Note that there are however two/three current use cases. Local scanning done "offline", the planed in process local scanning and finally metadata lookup for streams. This is important to note as the turnaround time for the stream case is much tighter than the others. As such there is a fair chance we should make the queues priority queues, or have two of them with different service levels, ensuring that a running local scan doesn't block the stream metadata lookup or otherwise consume to much resources.
For this I'm also assuming that we have single scanner pipeline running as part of audio/core which local and others are allowed to use.
For the batch scanning case we don't really care about when we get our answers out, while for the stream case we do. So an other idea that just popped into my head while writing this is to have "scan sessions" each session has a priority and a way to add tracks and then also get the results out. For the stream case we simply create a session, give it the one URI, get our result and then close the session. For the batch scanning we create a session, feed it with URIs to scan as we find them (might be slow due to network etc) and process results as we get them and then when we've found the last URI we want to scan we tell the session, at which point we can join the queues. Of course this assumes a batch oriented mind set, and for in-process a streaming continual approach would be nicer IMO.
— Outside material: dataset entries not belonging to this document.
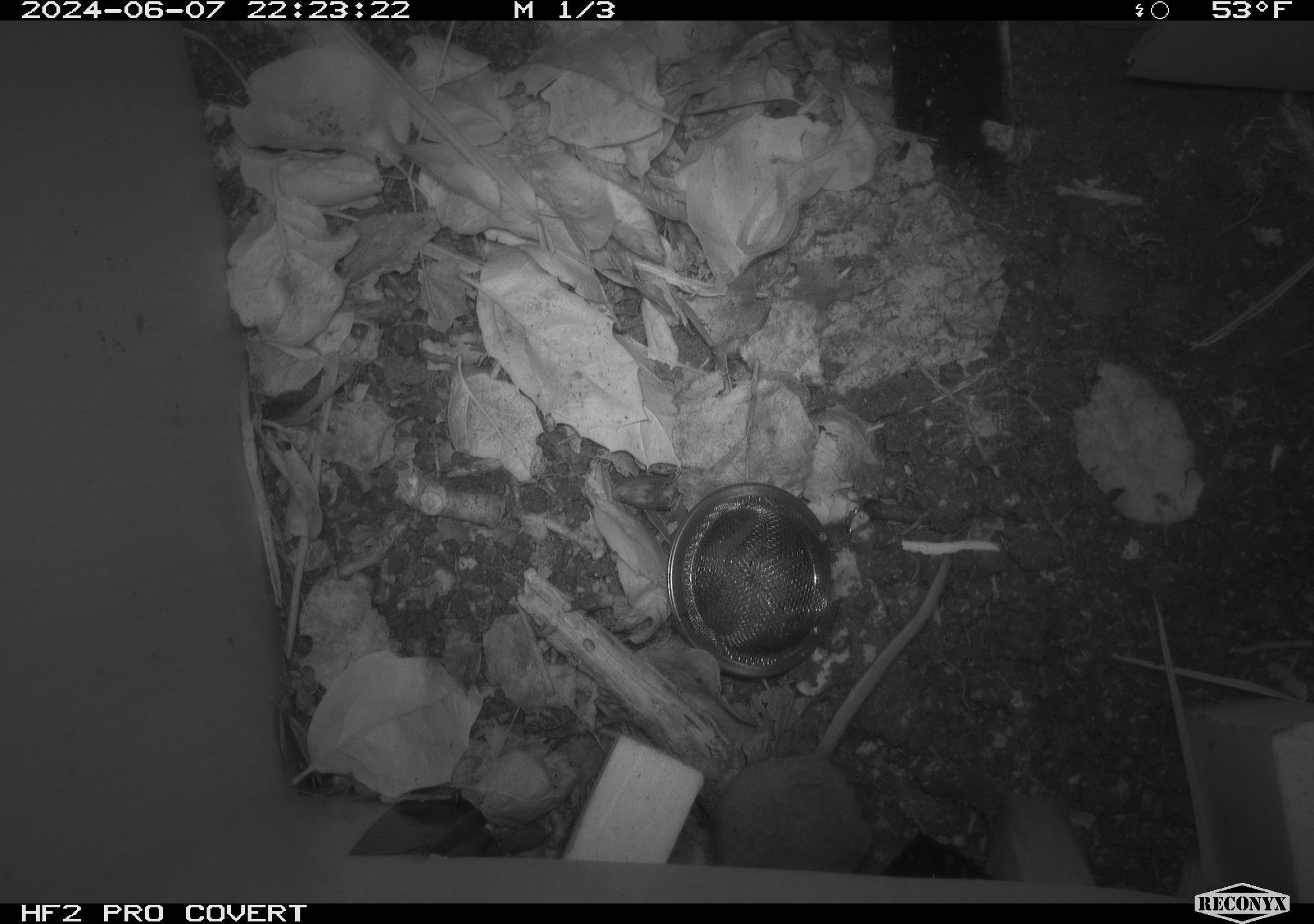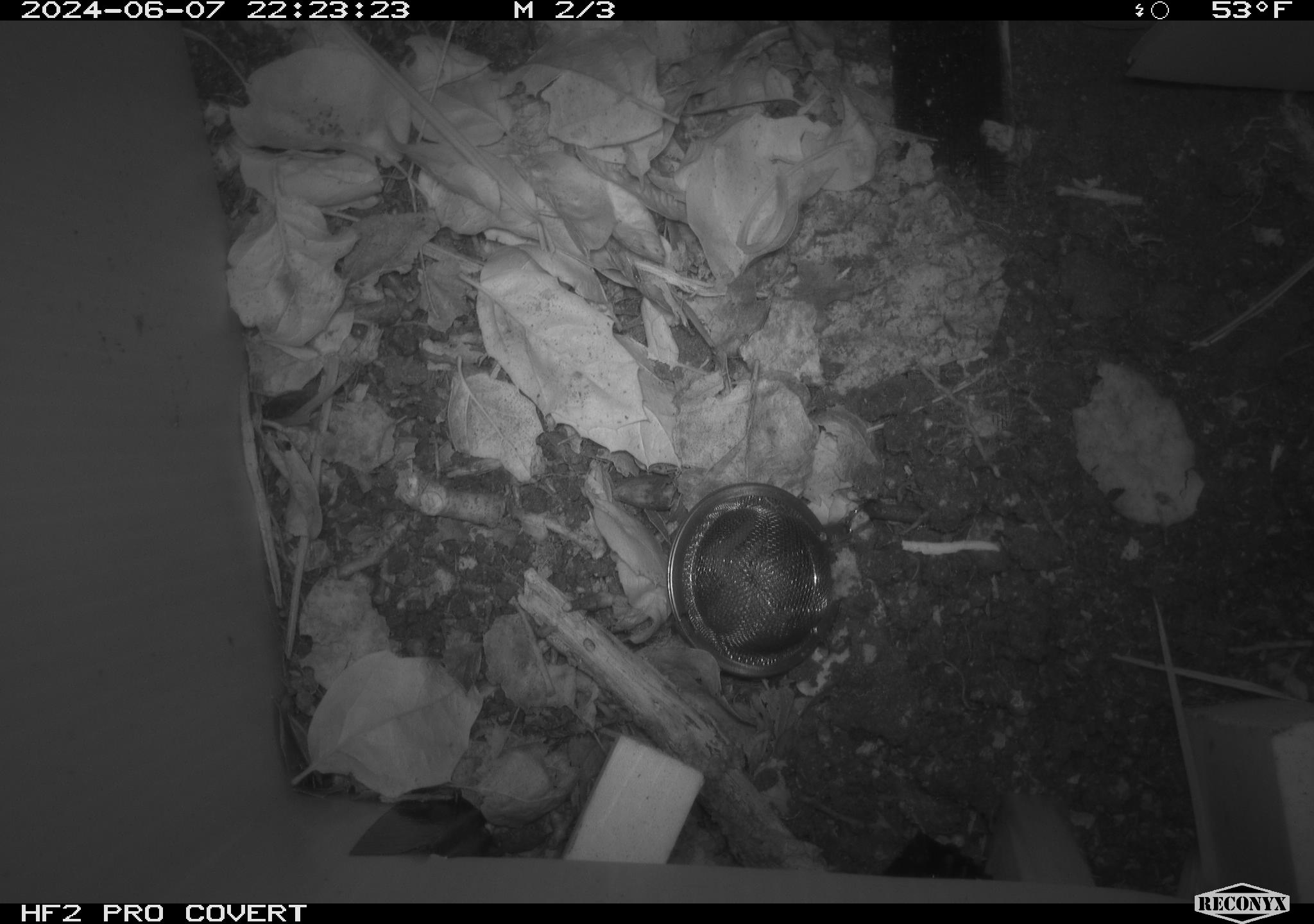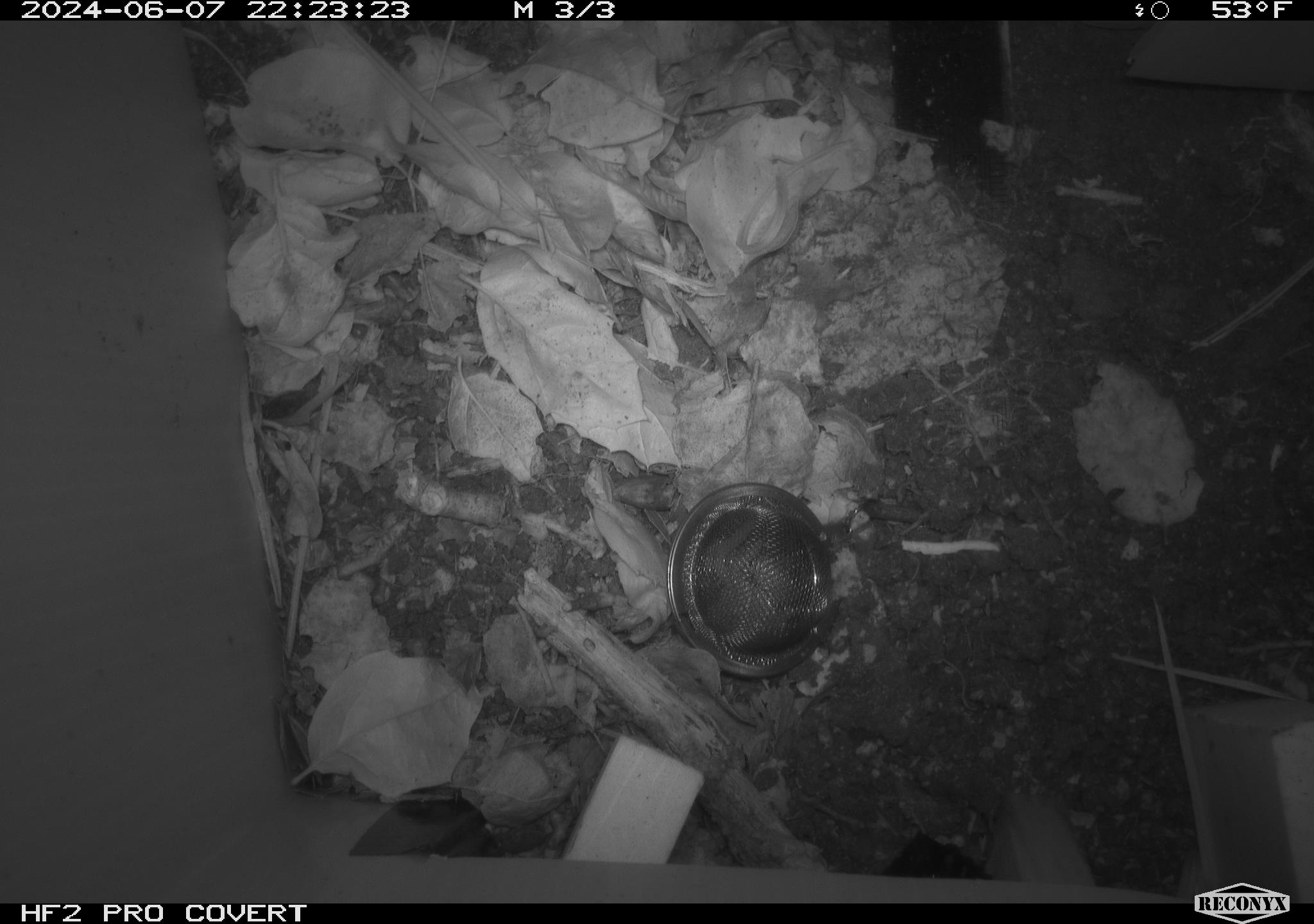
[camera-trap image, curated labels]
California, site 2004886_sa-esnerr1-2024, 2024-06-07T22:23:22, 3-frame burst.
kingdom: Animalia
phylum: Chordata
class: Mammalia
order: Rodentia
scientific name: Rodentia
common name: rodent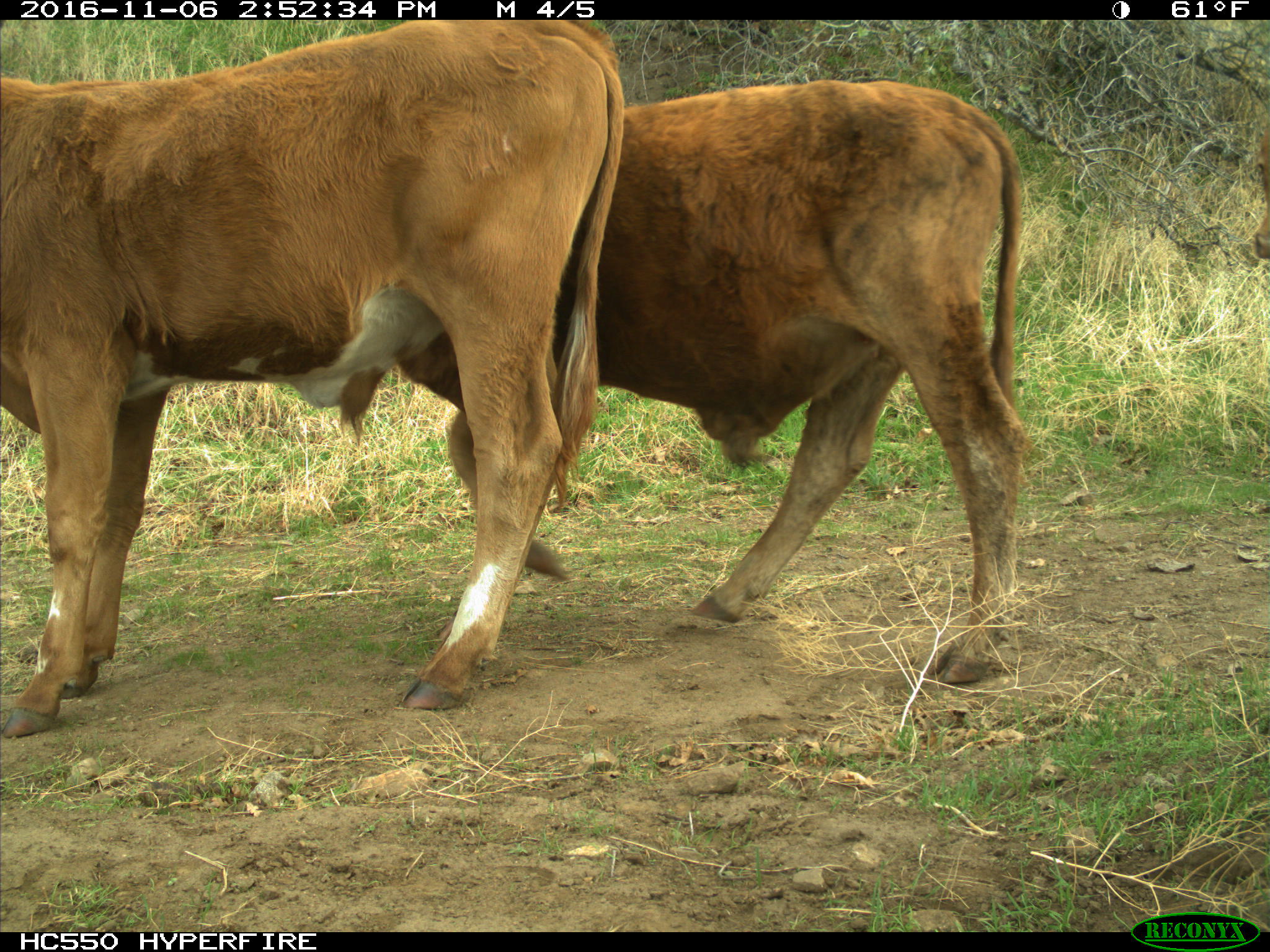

Hopefully some of this still makes sense, as this became a bit more of braindump than I had planed.
from mopidy-local.
Makes sense to me :-)
from mopidy-local.
The current state has also caused out of memory issues for at least one user trying to scan 100k songs over SMB. In this case it was a raspi running out of memory already at the finder stage.
from mopidy-local.
I've written for other project a scanner actor:
I use Discoverer from gst.pbutils instead of python one
(i've used code from another source)
uri.py
# -*- coding: utf-8 -*-
from __future__ import division, print_function, absolute_import
def path2uri(path):
"""
Return a valid uri (file scheme) from absolute path name of a file
>>> path2uri('/home/john/my_file.wav')
'file:///home/john/my_file.wav'
>>> path2uri('C:\Windows\my_file.wav')
'file:///C%3A%5CWindows%5Cmy_file.wav'
"""
import urlparse
import urllib
return urlparse.urljoin('file:', urllib.pathname2url(path))
def source_info(source):
import os.path
src_info = {'is_file': False,
'uri': '',
'pathname': ''}
if os.path.exists(source):
src_info['is_file'] = True
# get the absolute path
src_info['pathname'] = os.path.abspath(source)
# and make a uri of it
src_info['uri'] = path2uri(src_info['pathname'])
return src_info
def get_uri(source):
"""
Check a media source as a valid file or uri and return the proper uri
"""
import gst
src_info = source_info(source)
if src_info['is_file']: # Is this a file?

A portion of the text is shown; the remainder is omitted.